Tuesday, September 9, 2008

Why We Shouldn't Blame Benzos

Sometimes I hear from well-meaning medical practitioners that methadone is unfairly maligned as it is blamed for so many deaths. Benzodiazepines, these doctors argue, are to blame for so many methadone poly-drug deaths. Benzodiazepines are the real killers. I don't buy it. While admittedly the dangers of combining benzodiazepines with methadone are well-known in the medical community, many people dependent on benzodiazepines continue to use them for years and years, without dying. In addition, benzodiazepines are highly addictive, and withdrawal can lead to fatal seizures. The New York Times recently reported:

"A majority of victims also used large quantities of alcohol or benzodiazepine sedatives but few would have died without an opioid as the primary culprit. 'You can take a lot of benzodiazepines without dying,' said Dr. Charles E. Inturrisi of Weill Cornell Medical Center, who said they strengthen the depressive effect of methadone."

What I am concerned about more than all the people using benzodiazepines, is all the doctors prescribing methadone to the people using benzodiazepines. A patient with a long-standing history of benzodiazepine use should not be started on methadone until the physician confirms the patient is benzodiazepine-free.

Why People Die From Methadone

There has been a debate for some time about why people are dying from methadone toxicity. I don't mean why methadone the drug causes deaths-- that is something that is well-understood in the medical/scientific community, given the highly variable half-life among individuals and the risks to those who are opiate naive. What I mean is that the medical community wants to blame deaths on the methadone clinics andn the methadone clinics want to blame the physicians, and when push comes to shove, they all would rather blame it on diversion. Diversion of methadone from those legally prescribed it is a problem, and street use of methadone is apparently responsible for thousands of deaths. That should make sense to us. But remember that if diversion is causing deaths, then the physicians prescribing it to patients who then lose it, sell it or have it stolen bear a large part of the responsibility for the methadone on the street. But as much as the educated and employed want to blame the "addicts" for this epidemic, many deaths are attributable not to street use, but to use as prescribed by a physician. Eric Eckholm with the New York Times recently reported: "Misuse by abusers was first seen as the problem, but now, said Dr. H. Westley Clark, director of the Center for Substance Abuse Treatment of SAMHSA, 'We know that a significant share of the methadone deaths involve doctors making well-intended prescriptions.'" That is what is so tragic about methadone deaths in the U.S. The following study from the Jouornal of Forensic Sciences found over 48% of methadone deaths werew attributable to well-intended presciptions by doctors.
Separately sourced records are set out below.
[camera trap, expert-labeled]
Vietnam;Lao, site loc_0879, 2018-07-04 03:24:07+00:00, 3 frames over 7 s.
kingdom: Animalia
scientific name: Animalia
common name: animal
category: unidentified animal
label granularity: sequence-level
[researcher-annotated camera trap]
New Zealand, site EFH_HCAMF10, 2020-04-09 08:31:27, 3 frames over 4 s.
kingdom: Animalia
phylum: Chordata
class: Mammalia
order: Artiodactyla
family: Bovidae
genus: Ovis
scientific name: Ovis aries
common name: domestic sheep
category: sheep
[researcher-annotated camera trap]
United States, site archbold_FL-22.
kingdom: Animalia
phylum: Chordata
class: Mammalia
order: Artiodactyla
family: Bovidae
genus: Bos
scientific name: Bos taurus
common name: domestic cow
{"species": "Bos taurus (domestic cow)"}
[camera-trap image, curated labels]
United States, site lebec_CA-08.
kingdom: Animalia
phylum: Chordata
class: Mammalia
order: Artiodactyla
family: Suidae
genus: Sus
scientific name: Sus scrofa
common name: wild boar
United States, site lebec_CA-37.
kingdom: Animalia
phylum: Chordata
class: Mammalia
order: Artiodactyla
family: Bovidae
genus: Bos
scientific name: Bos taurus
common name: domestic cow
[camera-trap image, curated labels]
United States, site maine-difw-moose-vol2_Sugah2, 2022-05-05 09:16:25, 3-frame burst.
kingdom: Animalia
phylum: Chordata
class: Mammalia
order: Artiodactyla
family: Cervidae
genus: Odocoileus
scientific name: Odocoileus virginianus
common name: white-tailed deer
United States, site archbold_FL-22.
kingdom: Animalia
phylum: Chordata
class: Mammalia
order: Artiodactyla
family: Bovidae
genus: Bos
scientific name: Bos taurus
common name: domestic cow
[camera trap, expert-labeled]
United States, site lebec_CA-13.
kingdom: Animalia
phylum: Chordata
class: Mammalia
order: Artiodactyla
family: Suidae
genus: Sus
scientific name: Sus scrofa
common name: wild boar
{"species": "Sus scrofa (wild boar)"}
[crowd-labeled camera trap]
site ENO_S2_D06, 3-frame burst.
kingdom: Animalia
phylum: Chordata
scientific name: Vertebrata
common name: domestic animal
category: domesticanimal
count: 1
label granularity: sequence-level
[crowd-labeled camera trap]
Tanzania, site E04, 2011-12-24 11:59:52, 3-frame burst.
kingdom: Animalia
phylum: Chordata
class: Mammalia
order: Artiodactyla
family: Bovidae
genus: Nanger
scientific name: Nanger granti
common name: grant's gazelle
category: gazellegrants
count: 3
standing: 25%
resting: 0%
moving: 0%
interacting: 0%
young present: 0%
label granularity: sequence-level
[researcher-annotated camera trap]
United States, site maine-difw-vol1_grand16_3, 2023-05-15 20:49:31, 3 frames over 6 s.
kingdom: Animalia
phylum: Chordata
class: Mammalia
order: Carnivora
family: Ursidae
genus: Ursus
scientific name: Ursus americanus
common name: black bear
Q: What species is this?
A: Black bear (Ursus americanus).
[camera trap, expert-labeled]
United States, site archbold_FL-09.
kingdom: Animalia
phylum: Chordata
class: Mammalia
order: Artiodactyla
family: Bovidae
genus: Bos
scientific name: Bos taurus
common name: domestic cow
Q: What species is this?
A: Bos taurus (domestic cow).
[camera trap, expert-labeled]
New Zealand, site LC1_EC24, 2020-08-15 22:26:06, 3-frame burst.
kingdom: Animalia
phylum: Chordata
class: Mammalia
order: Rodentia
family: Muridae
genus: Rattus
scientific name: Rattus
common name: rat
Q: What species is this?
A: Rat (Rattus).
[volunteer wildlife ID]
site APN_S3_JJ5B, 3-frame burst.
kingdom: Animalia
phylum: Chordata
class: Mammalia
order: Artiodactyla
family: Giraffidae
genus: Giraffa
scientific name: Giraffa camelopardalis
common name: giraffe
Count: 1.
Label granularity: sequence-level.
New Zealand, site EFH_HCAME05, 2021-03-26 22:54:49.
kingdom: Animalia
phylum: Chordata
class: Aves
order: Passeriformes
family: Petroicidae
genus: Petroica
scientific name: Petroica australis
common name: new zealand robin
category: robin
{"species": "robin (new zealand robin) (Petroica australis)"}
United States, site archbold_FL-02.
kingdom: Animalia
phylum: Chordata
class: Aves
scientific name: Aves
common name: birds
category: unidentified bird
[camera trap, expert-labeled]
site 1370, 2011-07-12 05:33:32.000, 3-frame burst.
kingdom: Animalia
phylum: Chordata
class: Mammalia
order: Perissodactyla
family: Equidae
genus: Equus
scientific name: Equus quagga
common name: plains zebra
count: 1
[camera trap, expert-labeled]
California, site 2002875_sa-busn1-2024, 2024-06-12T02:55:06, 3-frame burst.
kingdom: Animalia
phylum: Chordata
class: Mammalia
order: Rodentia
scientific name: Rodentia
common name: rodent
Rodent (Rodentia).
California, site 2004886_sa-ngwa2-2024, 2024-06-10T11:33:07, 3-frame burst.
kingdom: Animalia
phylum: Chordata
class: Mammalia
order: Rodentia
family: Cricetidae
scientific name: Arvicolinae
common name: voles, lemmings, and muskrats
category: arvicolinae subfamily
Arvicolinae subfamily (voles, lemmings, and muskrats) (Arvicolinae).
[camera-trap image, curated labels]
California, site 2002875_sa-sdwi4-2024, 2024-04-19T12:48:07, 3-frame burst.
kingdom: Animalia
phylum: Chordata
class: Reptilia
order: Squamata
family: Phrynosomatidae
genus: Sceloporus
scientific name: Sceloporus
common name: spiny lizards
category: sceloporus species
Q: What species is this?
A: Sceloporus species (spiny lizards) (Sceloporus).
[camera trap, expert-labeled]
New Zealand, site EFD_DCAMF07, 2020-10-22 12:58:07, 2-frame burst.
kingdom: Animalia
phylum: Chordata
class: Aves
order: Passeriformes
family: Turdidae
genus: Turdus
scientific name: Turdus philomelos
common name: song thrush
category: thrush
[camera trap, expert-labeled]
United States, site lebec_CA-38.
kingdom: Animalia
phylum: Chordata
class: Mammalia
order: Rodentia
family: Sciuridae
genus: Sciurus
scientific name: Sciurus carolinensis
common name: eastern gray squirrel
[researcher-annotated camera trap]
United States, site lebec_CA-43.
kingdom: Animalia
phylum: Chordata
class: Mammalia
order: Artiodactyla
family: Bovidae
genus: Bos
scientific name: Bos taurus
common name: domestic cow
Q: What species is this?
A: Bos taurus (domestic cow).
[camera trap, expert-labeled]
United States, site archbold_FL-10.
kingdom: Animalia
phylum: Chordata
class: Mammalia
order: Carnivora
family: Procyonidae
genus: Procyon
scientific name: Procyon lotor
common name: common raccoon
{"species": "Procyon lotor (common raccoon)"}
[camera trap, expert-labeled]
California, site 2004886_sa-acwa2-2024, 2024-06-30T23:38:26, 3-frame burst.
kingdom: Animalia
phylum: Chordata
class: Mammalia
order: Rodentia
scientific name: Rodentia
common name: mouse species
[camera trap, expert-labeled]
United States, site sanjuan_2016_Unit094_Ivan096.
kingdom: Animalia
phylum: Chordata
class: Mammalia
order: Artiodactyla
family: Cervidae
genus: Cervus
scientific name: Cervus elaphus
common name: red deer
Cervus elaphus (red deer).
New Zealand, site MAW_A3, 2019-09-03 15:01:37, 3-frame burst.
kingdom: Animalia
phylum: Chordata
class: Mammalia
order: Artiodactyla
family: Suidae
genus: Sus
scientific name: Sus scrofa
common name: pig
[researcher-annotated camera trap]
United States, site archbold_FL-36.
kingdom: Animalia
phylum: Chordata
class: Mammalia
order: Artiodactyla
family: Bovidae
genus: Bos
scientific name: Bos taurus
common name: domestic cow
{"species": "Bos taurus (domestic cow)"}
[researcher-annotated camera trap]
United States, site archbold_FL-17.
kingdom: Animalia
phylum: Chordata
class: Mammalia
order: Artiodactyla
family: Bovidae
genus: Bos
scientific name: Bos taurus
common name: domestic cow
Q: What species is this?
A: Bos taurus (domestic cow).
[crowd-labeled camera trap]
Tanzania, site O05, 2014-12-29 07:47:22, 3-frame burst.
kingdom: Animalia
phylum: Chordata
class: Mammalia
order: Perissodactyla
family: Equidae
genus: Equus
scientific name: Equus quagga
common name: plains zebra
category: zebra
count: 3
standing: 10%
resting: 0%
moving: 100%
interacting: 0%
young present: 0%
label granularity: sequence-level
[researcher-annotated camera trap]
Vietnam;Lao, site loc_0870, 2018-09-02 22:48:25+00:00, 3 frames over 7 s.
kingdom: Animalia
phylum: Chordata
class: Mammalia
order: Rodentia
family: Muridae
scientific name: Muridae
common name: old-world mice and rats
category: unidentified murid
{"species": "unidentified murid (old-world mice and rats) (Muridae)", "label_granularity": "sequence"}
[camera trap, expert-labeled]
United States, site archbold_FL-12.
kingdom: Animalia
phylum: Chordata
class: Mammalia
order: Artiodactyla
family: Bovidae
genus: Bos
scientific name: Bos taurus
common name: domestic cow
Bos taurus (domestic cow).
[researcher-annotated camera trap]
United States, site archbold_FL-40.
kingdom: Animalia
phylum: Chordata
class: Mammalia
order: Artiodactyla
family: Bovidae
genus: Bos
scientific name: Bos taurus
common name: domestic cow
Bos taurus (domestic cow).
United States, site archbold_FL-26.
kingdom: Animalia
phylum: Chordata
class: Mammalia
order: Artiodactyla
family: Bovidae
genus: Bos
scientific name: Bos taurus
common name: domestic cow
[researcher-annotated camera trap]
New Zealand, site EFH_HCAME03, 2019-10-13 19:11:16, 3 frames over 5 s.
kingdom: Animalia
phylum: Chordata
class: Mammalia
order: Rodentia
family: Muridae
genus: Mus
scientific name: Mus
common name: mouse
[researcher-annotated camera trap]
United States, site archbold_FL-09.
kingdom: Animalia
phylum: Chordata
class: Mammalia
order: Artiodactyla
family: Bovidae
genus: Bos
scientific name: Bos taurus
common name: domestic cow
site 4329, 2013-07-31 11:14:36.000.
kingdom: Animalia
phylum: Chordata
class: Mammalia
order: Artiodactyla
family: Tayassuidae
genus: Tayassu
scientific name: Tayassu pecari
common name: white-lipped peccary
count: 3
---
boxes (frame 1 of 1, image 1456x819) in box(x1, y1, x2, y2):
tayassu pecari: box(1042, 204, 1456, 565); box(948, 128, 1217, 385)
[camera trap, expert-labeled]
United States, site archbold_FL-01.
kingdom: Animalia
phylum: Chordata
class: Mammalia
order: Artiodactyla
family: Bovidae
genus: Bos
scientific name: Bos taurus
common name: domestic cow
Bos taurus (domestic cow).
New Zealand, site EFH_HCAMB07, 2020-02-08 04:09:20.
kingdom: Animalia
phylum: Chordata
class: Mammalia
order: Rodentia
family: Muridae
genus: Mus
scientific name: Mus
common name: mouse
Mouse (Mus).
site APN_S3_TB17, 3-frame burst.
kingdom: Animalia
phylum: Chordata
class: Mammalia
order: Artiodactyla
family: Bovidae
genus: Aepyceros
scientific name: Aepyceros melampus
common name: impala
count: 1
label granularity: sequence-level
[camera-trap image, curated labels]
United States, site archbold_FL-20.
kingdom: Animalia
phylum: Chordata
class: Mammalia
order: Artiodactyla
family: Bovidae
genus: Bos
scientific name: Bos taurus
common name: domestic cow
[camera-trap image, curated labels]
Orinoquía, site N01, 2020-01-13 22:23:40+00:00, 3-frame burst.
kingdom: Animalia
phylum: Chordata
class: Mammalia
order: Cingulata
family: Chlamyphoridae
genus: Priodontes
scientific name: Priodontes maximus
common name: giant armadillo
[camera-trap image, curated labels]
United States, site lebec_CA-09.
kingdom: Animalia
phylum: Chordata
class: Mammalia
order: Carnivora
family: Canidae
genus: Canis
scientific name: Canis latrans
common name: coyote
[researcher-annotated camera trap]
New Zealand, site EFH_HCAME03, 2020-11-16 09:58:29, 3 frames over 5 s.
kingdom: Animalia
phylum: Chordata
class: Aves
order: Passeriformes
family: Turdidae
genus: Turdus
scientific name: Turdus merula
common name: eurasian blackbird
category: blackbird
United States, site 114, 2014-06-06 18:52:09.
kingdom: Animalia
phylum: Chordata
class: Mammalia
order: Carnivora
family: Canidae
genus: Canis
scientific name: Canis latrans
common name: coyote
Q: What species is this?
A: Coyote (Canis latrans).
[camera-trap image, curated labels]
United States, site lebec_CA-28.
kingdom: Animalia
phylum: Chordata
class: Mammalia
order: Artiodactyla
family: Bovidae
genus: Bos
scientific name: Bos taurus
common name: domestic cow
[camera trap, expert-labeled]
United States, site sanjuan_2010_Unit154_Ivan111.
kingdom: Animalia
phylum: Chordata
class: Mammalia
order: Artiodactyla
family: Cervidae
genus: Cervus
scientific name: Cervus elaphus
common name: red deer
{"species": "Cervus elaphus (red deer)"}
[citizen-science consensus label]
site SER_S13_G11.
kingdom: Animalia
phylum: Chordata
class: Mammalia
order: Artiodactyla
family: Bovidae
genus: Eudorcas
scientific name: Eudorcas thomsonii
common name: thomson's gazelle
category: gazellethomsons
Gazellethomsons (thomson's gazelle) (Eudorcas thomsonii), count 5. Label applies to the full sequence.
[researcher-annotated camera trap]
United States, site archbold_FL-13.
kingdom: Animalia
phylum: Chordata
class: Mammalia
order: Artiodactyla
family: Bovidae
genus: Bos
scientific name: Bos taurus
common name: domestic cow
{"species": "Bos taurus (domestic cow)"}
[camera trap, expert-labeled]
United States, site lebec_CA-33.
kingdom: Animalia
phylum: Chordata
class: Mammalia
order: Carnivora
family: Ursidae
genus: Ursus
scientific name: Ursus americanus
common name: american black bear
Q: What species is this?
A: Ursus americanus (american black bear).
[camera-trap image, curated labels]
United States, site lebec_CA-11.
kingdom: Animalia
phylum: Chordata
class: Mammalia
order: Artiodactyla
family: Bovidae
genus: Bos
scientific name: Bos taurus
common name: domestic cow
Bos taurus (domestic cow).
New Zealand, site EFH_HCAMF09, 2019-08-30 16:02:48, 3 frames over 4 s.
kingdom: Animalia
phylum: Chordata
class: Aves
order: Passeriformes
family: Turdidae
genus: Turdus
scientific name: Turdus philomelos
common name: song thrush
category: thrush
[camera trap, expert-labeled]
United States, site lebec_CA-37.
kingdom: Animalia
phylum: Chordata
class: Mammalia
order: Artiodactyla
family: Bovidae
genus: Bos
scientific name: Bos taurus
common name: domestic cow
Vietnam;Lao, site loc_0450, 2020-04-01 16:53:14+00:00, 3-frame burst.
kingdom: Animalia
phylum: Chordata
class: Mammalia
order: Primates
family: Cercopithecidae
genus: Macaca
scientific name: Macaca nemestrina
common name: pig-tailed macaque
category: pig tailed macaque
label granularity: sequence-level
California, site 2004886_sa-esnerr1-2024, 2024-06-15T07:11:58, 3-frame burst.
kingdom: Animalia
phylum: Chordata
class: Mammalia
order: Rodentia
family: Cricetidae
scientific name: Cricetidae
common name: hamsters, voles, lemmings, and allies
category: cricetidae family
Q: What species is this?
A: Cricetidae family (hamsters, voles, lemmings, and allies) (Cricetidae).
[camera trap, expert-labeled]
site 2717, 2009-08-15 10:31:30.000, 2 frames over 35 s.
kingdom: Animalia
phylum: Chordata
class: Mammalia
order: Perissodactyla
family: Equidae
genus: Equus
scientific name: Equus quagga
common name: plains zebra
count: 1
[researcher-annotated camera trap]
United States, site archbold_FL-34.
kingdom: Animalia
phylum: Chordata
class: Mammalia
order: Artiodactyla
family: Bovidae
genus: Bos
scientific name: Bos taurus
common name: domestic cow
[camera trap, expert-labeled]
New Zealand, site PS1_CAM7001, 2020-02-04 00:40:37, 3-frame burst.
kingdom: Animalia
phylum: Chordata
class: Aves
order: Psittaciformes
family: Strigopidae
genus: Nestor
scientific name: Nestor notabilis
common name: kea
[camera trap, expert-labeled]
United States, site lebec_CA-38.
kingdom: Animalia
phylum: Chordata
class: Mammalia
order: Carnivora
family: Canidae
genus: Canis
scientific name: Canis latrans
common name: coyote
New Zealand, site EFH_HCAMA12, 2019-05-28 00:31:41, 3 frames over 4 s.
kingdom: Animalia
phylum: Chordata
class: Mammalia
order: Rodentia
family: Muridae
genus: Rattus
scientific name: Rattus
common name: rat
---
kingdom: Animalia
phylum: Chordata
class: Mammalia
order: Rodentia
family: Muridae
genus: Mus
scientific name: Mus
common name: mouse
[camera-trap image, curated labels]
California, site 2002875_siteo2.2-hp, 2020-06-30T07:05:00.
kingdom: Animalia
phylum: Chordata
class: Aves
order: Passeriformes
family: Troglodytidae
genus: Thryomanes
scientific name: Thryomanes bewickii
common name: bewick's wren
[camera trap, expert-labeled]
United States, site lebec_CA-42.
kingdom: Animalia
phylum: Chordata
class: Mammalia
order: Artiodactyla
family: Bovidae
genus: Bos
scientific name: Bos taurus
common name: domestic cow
Methadone toxicity fatalities: a review of medical examiner cases in a large metropolitan area.
J Forensic Sci. 2007 Nov;52(6):1389-95.
Shields LB, Hunsaker Iii JC, Corey TS, Ward MK, Stewart D.
Office of the Chief Medical Examiner, Urban Government Center, Louisville, KY 40204, USA.
Over the past several years, Medical Examiners in Kentucky and around the nation have observed a dramatic rise in drug intoxication deaths involving the prescription medication methadone. This documented rise in methadone-related deaths requires a better understanding of methadone's pathophysiology and the ways it contributes to significantly increase morbidity and mortality. This study reviews 176 fatalities ascribed to methadone toxicity by the Office of the Chief Medical Examiner in Kentucky between 2000 and 2004. Postmortem toxicological analysis recorded a more than 10-fold increase in methadone toxicity fatalities, rising from 6 cases in 2000 to 68 cases in 2003. Of the 176 methadone-related fatalities, methadone was the only drug detected in postmortem blood and urine toxicological analyses in 11 (6.25%) cases. The mean methadone blood concentration of all 176 cases was 0.535 mg / L (0.02-4.0). The following psychoactive medications were detected: antidepressants (39.8%), benzodiazepines (32.4%), and other opioids in addition to methadone (27.8%). Cannabinoids were detected in 44 (28.4%) cases and cocaine or metabolite in 34 (21.9%) cases. Of the 95 cases with a known history of methadone use, 46 (48.4%) involved prescription by private physician. The interpretation of blood methadone concentrations alone or combined with other psychoactive drugs requires consideration of the subject's potential chronic use of and tolerance to the drug. A thorough investigation into the practices of procurement and use/abuse of methadone is essential to arrive at the proper designation of the cause of death.